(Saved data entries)
○ ○ ○ ○

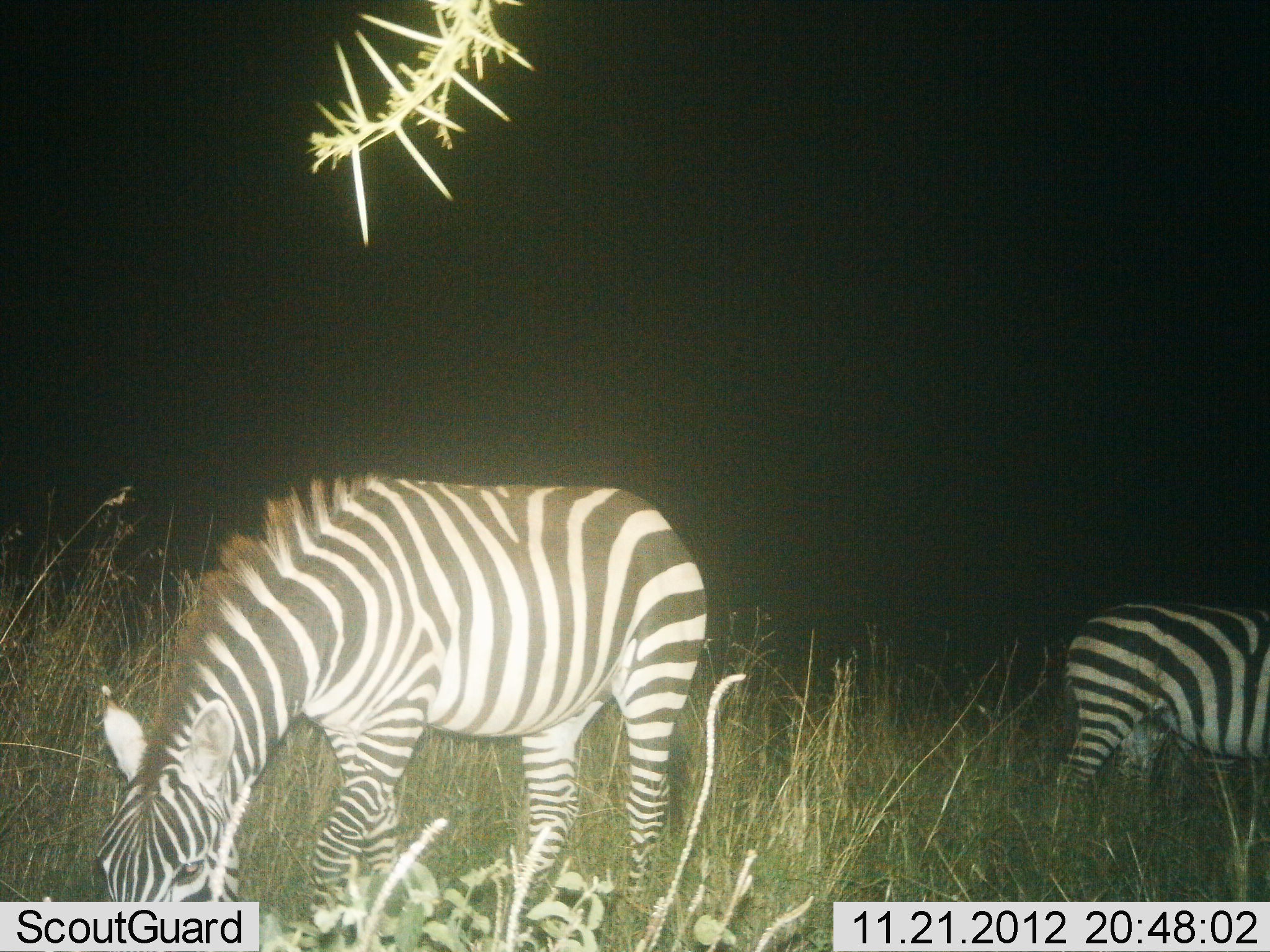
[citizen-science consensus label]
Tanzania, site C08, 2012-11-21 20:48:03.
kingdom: Animalia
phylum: Chordata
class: Mammalia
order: Perissodactyla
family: Equidae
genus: Equus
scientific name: Equus quagga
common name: plains zebra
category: zebra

○ ○ ○ ○

Exercise goal:
Now write out the data word for word, skipping every picture in it.

Answer box:
[citizen-science consensus label]
Tanzania, site C08, 2012-11-21 20:48:03.
kingdom: Animalia
phylum: Chordata
class: Mammalia
order: Perissodactyla
family: Equidae
genus: Equus
scientific name: Equus quagga
common name: plains zebra
category: zebra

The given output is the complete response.